How diet soda is fighting back
Most recently, PepsiCo responded to consumers’ complaints by vowing to remove aspartame from Diet Pepsi later this year and replace it with sucralose and acesulfame potassium. In another attempt, soda companies like Coca-Cola and PepsiCo are releasing stevia-sweetened beverages, namely Coca-Cola Life and Pepsi True, respectively.
However, one of the main issues with stevia is for companies to be able to balance stevia’s bitter flavor while trying to produce a great-tasting product akin to their traditional colas. To do that, both Coca-Cola Life and Pepsi True have some sugar mixed in with the stevia. This means that the drinks have about one-third fewer calories than traditional colas but still many more calories than if the drink were made with stevia alone.
Soda companies are also turning to science to create a diet drink that maintains a great flavor with low to zero calories, according to Bloomberg. Scientists and biotech companies are playing around with both natural and artificial sweeteners to see if they can create a sweet solution. This includes experimenting with less bitter-tasting stevia molecules, enhancing sugar’s taste so beverages don’t need as much to offset the stevia, and other flavor enhancers, such as a Himalayan orchid that boosts sugar perception.
Two main problems belie the process of finding the perfect diet sweetener: 1) The science isn’t quite there yet; and 2) Cost. At the moment, Coca-Cola is keeping an eye on one such plant-science company, Chromocell, but the company has only managed to replace up to 33% of the sugar mixed with stevia without compromising taste. The lab’s goal is 90% sugar reduction, but that could take another five years. Also, sweetness enhancers have to be priced right to compete with sugar and artificial sweeteners.
Another option for soda companies like Coca-Cola and PepsiCo is to refocus on other categories to make up for falling diet soda sales if there’s no end in sight to the decreasing volumes. The two soda giants have been competing in the ready-to-drink tea market in particular. RTD tea is a rising star in the beverage industry, where, unlike with traditional sodas, PepsiCo is coming out on top. Coca-Cola also recently released a new functional beverage option, a no-calorie, no-sugar variety of its Glacéau vitamin water, Glacéau Multi-V Zero.

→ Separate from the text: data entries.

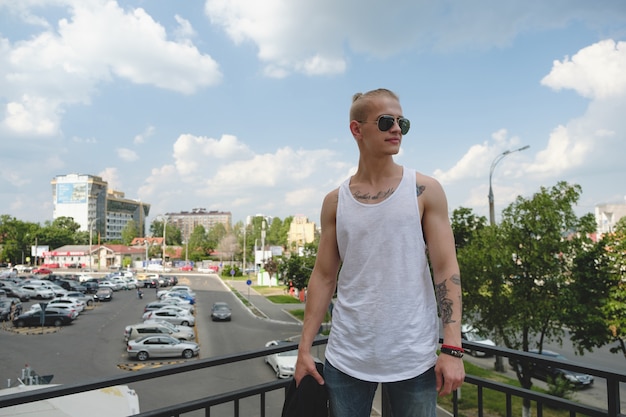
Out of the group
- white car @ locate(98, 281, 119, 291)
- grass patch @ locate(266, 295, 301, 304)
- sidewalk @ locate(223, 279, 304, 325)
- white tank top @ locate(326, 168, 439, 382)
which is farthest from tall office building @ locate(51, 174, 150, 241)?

What’s a soda company to do when consumers shun sugar for fears of obesity, diabetes, high blood sugar, and high blood pressure while also turning away from artificial sweeteners due to other presumed health issues? As these companies face a soda market that has seen falling sales for the past decade, soda makers are trying to figure out how to survive as they tweak their formulas and strategies for diet soft drinks. It’s all about hitting the consumer’s sweet spot—both healthy and delicious—the ultimate mystery for the soda industry.